Professor Rajesh Bagchi
Associate Dean for Research, Graduate Programs, and Centers
R.B. Pamplin Professor of Marketing
Pamplin College of Business, Virginia Tech

 

ABSTRACT

Sometimes, firms justify price increases by citing an increase in their material costs; at other times, they justify the increases by citing an increase in their labor costs. Which justification – material or labor costs – is preferred by consumers? Previous theories suggest that material cost justifications are preferred because material costs tend to be more aligned, transient, and uncontrollable. However, this research shows consumers prefer labor cost justifications in certain contexts. Specifically, we document a novel psychological reaction that can be activated by price increase announcements – feelings of responsibility. Labor (vs. material) cost justifications can activate consumers’ feelings of responsibility to support low-wage labor and promote equality, making labor cost justifications appear fairer. The preference for labor (vs. material) cost justifications is demonstrated through preregistered laboratory studies, social media sentiment analysis, website traffic data, and stock market analysis.

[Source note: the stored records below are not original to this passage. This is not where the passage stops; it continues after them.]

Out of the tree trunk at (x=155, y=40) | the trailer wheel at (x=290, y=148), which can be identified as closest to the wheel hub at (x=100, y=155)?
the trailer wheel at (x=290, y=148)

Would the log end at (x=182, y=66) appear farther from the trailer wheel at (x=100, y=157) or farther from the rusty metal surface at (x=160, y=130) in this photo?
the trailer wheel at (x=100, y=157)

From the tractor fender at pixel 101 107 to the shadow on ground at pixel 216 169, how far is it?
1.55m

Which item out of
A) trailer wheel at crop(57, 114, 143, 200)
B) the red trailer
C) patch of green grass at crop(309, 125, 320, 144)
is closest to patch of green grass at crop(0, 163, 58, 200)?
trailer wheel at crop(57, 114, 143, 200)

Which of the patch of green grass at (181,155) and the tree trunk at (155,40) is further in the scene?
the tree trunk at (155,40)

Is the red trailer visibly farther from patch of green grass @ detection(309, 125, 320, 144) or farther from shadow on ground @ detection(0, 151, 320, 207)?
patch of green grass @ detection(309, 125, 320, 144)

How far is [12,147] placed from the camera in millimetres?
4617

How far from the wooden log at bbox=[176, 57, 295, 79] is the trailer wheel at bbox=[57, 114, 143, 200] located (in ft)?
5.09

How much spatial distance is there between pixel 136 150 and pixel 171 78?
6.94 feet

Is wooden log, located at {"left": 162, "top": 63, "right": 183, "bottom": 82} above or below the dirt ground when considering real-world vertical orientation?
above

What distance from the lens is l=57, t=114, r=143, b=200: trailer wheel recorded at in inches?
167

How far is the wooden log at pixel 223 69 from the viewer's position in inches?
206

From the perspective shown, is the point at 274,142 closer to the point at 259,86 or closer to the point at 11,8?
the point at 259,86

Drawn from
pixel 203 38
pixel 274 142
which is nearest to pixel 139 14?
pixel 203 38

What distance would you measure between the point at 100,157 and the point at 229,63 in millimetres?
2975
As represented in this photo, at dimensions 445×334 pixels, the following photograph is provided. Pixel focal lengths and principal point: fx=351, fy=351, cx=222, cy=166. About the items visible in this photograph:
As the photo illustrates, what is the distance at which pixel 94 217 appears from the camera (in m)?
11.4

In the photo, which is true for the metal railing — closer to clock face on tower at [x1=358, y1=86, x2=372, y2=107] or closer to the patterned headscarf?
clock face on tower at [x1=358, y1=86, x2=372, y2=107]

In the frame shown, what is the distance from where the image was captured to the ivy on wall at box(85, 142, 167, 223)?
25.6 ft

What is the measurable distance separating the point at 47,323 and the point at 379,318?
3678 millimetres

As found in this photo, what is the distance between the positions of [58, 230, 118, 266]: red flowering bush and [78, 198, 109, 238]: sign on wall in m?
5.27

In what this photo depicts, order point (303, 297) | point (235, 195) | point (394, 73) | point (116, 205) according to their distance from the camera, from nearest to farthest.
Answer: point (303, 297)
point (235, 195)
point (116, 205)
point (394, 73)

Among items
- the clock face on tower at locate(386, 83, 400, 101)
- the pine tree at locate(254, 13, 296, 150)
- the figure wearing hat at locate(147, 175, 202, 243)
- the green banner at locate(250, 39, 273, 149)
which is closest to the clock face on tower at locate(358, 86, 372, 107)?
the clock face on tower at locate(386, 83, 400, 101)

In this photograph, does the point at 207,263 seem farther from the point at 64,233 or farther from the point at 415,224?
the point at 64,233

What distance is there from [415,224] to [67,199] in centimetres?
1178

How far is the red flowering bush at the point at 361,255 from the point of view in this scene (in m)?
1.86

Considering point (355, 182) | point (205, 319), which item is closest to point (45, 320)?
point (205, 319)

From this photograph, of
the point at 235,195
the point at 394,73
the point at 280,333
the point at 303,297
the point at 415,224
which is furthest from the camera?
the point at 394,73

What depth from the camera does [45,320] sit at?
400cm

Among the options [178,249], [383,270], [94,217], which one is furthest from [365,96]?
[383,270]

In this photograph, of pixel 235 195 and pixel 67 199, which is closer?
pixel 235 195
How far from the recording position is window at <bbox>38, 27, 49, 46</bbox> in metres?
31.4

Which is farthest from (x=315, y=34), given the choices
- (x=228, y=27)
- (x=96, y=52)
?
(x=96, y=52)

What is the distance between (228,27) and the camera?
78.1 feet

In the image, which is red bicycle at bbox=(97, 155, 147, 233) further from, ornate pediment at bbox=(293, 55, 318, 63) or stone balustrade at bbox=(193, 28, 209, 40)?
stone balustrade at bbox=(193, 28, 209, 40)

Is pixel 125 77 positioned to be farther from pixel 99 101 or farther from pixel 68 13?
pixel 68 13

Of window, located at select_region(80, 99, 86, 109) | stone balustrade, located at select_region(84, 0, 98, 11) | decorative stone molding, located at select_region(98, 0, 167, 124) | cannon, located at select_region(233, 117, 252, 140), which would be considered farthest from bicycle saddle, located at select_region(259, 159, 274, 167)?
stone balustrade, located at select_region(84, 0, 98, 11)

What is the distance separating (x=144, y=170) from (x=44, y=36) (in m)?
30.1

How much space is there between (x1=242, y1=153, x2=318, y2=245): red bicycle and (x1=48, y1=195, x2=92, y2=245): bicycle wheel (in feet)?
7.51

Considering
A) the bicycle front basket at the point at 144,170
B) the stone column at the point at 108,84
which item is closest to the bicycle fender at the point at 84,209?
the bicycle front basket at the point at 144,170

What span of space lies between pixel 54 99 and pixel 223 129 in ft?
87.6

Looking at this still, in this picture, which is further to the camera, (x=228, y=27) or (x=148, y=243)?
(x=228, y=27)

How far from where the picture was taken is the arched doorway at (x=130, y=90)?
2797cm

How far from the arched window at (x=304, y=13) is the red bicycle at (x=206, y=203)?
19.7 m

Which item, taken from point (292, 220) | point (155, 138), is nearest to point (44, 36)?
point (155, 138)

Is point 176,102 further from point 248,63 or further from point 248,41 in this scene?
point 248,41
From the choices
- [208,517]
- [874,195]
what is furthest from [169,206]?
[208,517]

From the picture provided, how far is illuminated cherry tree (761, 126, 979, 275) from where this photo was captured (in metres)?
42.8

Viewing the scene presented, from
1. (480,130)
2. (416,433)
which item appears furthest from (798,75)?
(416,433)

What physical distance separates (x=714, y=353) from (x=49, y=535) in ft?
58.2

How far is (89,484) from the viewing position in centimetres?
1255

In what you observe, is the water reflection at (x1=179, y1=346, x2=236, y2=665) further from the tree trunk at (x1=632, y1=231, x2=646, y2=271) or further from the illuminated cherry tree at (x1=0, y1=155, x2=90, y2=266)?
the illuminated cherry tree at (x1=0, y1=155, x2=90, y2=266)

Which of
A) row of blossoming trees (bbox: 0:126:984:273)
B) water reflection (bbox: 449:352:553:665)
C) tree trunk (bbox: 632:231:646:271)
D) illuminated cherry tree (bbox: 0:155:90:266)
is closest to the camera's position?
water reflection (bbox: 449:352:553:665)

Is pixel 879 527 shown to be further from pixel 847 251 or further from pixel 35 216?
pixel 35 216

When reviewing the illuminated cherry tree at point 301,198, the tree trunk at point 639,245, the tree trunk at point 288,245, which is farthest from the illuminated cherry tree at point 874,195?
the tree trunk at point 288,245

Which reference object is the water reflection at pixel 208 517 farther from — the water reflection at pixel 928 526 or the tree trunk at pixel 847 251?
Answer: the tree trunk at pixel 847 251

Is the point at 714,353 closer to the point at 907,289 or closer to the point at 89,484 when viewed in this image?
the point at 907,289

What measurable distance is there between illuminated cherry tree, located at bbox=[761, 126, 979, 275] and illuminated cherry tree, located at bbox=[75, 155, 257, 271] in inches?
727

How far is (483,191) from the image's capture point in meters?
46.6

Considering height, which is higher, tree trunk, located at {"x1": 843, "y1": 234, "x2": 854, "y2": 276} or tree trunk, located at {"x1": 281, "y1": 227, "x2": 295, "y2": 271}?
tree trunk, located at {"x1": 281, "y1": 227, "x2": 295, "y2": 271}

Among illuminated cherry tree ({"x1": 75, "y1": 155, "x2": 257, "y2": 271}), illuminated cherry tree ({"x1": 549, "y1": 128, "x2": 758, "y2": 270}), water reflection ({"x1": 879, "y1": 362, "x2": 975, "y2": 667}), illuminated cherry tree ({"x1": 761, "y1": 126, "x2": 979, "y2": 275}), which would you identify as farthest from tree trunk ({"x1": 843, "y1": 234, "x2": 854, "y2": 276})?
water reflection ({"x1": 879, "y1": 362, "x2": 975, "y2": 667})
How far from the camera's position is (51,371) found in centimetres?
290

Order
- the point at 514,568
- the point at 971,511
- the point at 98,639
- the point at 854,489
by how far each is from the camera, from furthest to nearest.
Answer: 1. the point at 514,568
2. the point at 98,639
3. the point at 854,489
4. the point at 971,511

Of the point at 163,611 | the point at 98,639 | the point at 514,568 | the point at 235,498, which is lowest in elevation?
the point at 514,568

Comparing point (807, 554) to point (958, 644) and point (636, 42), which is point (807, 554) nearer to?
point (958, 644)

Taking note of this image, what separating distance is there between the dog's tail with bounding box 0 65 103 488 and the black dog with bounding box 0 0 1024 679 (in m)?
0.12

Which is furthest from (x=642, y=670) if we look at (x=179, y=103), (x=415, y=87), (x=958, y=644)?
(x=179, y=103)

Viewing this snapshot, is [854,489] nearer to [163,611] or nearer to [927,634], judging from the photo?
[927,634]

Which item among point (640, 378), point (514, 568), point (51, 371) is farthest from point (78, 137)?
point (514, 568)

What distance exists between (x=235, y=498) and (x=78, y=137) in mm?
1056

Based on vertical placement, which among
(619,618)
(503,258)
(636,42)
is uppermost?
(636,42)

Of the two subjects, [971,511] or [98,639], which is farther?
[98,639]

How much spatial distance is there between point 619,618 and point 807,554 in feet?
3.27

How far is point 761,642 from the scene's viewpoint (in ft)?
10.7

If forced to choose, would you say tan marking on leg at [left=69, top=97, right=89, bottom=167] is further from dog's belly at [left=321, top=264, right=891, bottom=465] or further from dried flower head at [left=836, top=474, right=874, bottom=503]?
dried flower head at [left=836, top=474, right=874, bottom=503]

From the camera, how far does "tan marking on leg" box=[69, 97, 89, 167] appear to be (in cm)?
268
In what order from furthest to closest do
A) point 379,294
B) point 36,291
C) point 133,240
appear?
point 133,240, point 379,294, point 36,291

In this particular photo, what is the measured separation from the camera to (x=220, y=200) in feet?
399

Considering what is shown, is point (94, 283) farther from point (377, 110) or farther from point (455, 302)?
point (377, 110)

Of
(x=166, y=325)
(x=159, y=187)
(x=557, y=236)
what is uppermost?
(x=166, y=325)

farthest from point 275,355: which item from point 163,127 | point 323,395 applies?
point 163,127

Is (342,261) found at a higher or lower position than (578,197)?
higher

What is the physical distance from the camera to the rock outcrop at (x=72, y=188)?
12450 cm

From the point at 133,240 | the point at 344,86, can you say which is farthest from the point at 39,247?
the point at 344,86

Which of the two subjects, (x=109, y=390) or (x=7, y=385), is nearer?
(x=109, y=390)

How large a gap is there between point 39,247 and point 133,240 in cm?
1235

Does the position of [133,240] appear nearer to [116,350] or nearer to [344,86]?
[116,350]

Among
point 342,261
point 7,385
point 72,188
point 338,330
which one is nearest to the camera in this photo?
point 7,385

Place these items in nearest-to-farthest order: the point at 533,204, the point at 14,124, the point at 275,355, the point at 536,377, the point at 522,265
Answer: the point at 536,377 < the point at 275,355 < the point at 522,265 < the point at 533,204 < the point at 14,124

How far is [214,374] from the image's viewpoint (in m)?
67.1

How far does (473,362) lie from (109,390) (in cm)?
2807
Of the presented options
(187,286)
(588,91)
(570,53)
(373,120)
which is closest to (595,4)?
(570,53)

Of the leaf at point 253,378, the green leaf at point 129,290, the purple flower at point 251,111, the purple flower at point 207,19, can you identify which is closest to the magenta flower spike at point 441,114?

Importantly, we show that labor cost justifications are only preferred when feelings of responsibility are active. As such, the labor cost preference depends upon equality beliefs, the physical distance of labor, the type of labor beneficiaries, and consumers’ economic understanding of labor markets. Altogether, this research generates insights for managers seeking to announce price increases tied to labor cost justifications.